■ Source text
───
Iowa is short of workers.
Iowa is paying people more money not to go to work.
How do those two facts go together?
There is yet another example of government in action. Pardon us while we scratch our head and wonder exactly what is going on.
On July 4, Iowa Workforce Development increased the amount of maximum weekly benefits paid to unemployed Iowans and to workers injured on the job. The maximum weekly payment for newly filed claims increased from $605 to $651 for claimants with at least four dependents who earned about $50,000 a year before losing their jobs. It’s a 7.4 percent increase. How many people do you know who got a 7.4 percent pay hike in the last year?
State law mandates this increase in benefits, since it is tied to an annual review of wages covered by unemployment insurance. According to the state, the average annual wage for insured Iowa workers increased to $52,130.71 in 2020, compared to $48,455.86 in 2019.
We are not saying people who need assistance should be ignored. Iowa has always been a generous state, ranked seventh nationally for replacing lost income, with people on unemployment getting 47 percent of their income.
Aren’t there alternatives? If someone loses a job that paid $40,000 annually, why can’t they be asked to accept another, lower-paying position, with the state offering to make up the difference either through a direct payment or tax credit?
If the new job pays $30,000, provide $10,000 in replacement funds. But still, require them to return to work.
We need workers. Look around at any business you enter or drive past. Help wanted signs abound. The unemployment rate was just 3.9 percent in May, the most recent month where statistics were available.
There are plenty of jobs available. If someone wants to work, there are numerous opportunities.
Iowa Workforce Development director Beth Townsend said in May that there were more than 66,000 job openings on the department’s website.
───
■ Work required
Rewrite the piece on Iowa unemployment benefits from the words "We are not saying" through "return to work.", swapping "replacement funds" for "supplemental funds". The listing after this text was taken from a separate source.

(Stored data entries)
───
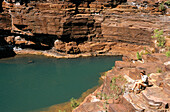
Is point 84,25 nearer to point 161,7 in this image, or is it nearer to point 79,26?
point 79,26

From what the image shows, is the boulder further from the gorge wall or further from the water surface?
the water surface

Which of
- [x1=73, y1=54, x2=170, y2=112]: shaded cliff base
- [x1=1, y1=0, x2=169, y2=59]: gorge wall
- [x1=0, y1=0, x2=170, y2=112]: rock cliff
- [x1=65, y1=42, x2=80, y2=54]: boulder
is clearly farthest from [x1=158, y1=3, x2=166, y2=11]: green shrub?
[x1=73, y1=54, x2=170, y2=112]: shaded cliff base

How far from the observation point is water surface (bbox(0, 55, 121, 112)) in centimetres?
1642

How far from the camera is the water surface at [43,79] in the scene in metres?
16.4

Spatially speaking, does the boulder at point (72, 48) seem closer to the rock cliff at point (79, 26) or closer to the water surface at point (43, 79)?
the rock cliff at point (79, 26)

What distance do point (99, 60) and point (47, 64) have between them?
8.39m

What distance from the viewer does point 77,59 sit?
2764cm

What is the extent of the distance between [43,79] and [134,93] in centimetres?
1405

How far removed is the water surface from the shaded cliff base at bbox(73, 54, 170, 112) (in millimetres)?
5520

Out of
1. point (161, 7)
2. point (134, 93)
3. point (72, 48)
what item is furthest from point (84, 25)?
point (134, 93)

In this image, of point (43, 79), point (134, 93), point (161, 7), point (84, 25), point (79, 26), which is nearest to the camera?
point (134, 93)

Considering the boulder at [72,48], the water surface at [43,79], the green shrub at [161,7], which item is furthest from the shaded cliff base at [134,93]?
the green shrub at [161,7]

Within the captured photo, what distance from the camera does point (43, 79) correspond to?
20.9 metres

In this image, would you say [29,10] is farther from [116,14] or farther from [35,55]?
───
■ Response to this exercise
We are not saying people who need assistance should be ignored. Iowa has always been a generous state, ranked seventh nationally for replacing lost income, with people on unemployment getting 47 percent of their income.
Aren’t there alternatives? If someone loses a job that paid $40,000 annually, why can’t they be asked to accept another, lower-paying position, with the state offering to make up the difference either through a direct payment or tax credit?
If the new job pays $30,000, provide $10,000 in supplemental funds. But still, require them to return to work.